_Your goal_
Reproduce the following entries line for line, without changing anything.

Dataset excerpt
════════

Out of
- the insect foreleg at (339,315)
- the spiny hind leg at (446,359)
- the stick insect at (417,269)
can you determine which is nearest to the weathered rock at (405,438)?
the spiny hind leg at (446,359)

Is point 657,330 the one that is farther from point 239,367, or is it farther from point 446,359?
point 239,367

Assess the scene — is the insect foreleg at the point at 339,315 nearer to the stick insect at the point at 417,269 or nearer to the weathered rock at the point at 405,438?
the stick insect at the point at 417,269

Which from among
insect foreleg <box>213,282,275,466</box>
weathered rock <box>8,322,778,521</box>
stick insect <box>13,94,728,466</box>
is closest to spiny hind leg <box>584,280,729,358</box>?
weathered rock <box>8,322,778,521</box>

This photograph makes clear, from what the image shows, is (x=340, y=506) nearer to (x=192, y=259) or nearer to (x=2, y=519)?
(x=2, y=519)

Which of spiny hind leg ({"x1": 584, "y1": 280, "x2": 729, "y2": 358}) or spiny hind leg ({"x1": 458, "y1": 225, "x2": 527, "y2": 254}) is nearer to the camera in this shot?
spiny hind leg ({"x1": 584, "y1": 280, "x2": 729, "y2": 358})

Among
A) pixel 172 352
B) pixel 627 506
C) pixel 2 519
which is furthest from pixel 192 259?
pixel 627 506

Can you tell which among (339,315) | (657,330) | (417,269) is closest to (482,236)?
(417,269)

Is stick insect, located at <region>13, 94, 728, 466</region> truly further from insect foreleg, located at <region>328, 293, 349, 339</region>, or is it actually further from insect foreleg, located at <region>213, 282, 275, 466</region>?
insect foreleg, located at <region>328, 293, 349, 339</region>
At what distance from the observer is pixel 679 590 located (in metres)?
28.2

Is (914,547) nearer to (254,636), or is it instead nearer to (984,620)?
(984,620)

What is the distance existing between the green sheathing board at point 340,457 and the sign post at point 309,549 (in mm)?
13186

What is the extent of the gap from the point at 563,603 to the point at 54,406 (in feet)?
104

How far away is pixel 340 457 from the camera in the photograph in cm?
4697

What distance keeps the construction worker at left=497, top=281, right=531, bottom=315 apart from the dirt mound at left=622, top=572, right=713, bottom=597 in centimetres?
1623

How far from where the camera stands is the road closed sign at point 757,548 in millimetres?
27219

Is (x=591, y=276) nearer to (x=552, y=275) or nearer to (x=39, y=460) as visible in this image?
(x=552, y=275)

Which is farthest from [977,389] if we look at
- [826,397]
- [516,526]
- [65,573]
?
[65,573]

════════

_Response_
Out of
- the insect foreleg at (339,315)
- the spiny hind leg at (446,359)
- the stick insect at (417,269)
can you determine which is nearest to the weathered rock at (405,438)?
the spiny hind leg at (446,359)

Is point 657,330 the one that is farther from point 239,367, or is it farther from point 446,359?
point 239,367

Assess the scene — is the insect foreleg at the point at 339,315 nearer to the stick insect at the point at 417,269 or nearer to the weathered rock at the point at 405,438?
the stick insect at the point at 417,269

Which from among
insect foreleg <box>213,282,275,466</box>
weathered rock <box>8,322,778,521</box>
stick insect <box>13,94,728,466</box>
is closest to spiny hind leg <box>584,280,729,358</box>?
weathered rock <box>8,322,778,521</box>

This photograph makes clear, from what the image shows, is (x=340, y=506) nearer to (x=192, y=259) or nearer to (x=2, y=519)?
(x=2, y=519)

Which of spiny hind leg ({"x1": 584, "y1": 280, "x2": 729, "y2": 358}) or spiny hind leg ({"x1": 458, "y1": 225, "x2": 527, "y2": 254}) is nearer to the camera in this shot?
spiny hind leg ({"x1": 584, "y1": 280, "x2": 729, "y2": 358})

Among
A) pixel 172 352
B) pixel 627 506
C) pixel 2 519
which is furthest from pixel 192 259?
pixel 627 506

Can you tell which among (339,315) | (657,330) | (417,269) is closest to (482,236)?
(417,269)

Is stick insect, located at <region>13, 94, 728, 466</region> truly further from insect foreleg, located at <region>328, 293, 349, 339</region>, or is it actually further from insect foreleg, located at <region>213, 282, 275, 466</region>?
insect foreleg, located at <region>328, 293, 349, 339</region>
At what distance from the observer is pixel 679 590 located (in metres)?
28.2

Is (914,547) nearer to (254,636), or is it instead nearer to (984,620)?
(984,620)

What is the distance existing between the green sheathing board at point 340,457 and the sign post at point 309,549 (in mm)?
13186

What is the extent of the gap from the point at 563,603 to the point at 54,406 (in feet)?
104

How far away is pixel 340 457 from the camera in the photograph in cm?
4697

What distance keeps the construction worker at left=497, top=281, right=531, bottom=315 apart from the dirt mound at left=622, top=572, right=713, bottom=597 in centimetres?
1623

How far from where the camera stands is the road closed sign at point 757,548 in millimetres?
27219

Is (x=591, y=276) nearer to (x=552, y=275) or nearer to (x=39, y=460) as visible in this image?
(x=552, y=275)

Which is farthest from [977,389] if we look at
- [826,397]
- [516,526]
- [65,573]
?
[65,573]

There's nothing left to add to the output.